2. The method for identifying station area diversity relationship based on voltage time series data according to claim 1, wherein before performing dimension reduction processing of the FastICA algorithm, data preprocessing is performed on the plurality of observation variables, wherein the data preprocessing includes decentralization and whitening transformation.

3. The method for identifying station area diversity relationship based on voltage time series data according to claim 2, wherein the decentralized process is as follows:

calculating an average value of the plurality of observed variables;

and subtracting the average value from each sampling point of each observation variable to obtain the decentralized observation variable.

4. The method for identifying station-area correlation based on voltage time series data according to claim 2, wherein the whitening transformation is to remove the correlation between each observation variable so as to simplify the extraction process of independent components.

5. The method for identifying station area diversity relationship based on voltage time series data according to claim 1, wherein the performing cluster analysis on the mixing matrix by using K-means clustering comprises:

selecting k samples from the mixing matrix as initial clustering centers;

recalculating the clustering center;

6. A transformer area user-dependent relationship identification system based on voltage time sequence data is characterized by comprising:

the acquisition module is used for acquiring and processing time sequence voltage data of a transformer side and a user side of a distribution transformer area to obtain a plurality of observation variables;

the dimension reduction module is used for carrying out dimension reduction processing on the plurality of observation variables by adopting a FastICA algorithm to obtain corresponding independent components and corresponding mixing matrixes of the plurality of observation variables; and

and the clustering module is used for carrying out clustering analysis on the mixed matrix by using a K-means clustering method to obtain a clustering result and determining the corresponding relation of the users in the distribution area according to the clustering result.

7. The system of claim 6, wherein the pre-processing of the plurality of observation variables is performed before performing the dimensionality reduction process in the dimensionality reduction module, wherein the pre-processing of the data comprises a de-centering and a whitening transformation.

8. The system of claim 7, wherein the decentralized process comprises:

calculating an average value of the plurality of observed variables;

9. The voltage timing data-based station area correlation identification system according to claim 7, wherein the whitening transformation is to remove correlation between each observed variable to simplify the extraction process of independent components.

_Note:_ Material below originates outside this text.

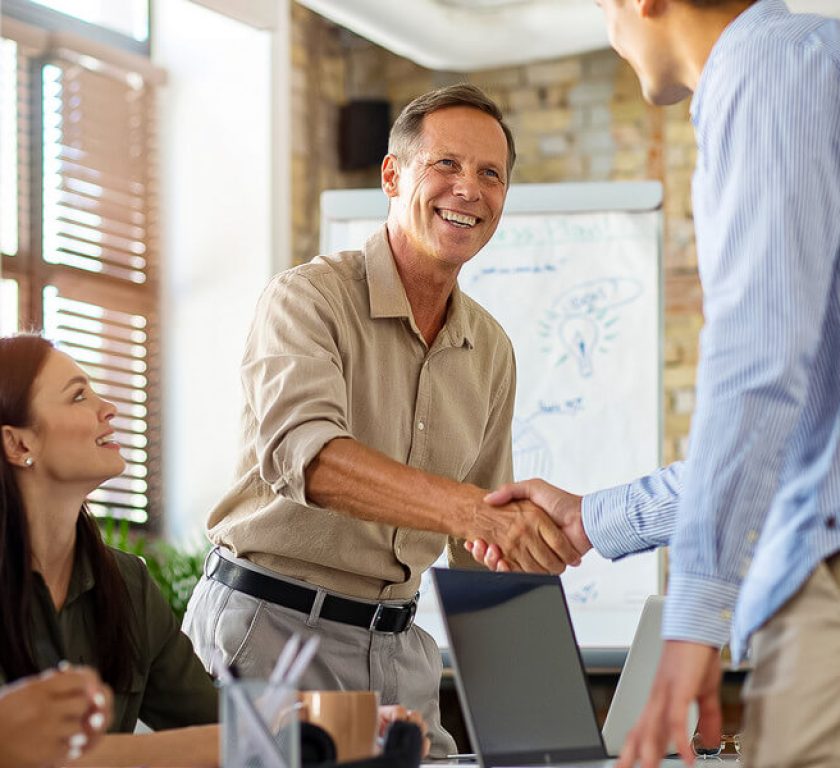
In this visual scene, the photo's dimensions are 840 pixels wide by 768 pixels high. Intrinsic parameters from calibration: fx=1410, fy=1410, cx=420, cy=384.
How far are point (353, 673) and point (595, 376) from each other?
2.09 m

10. The system for identifying station area diversity relationship based on voltage time series data according to claim 6, wherein in the clustering module, the mixing matrix is clustered and analyzed by using a K-means clustering method, and the method comprises:

the selecting unit is used for selecting k samples from the mixed matrix as initial clustering centers;

the classification unit is used for classifying the k samples into a class to which a cluster center closest to the k samples belongs;

a recalculation unit for recalculating the clustering center;

and the iteration unit is used for iteratively executing the classification and recalculation processes until the target function converges or the maximum iteration times is reached.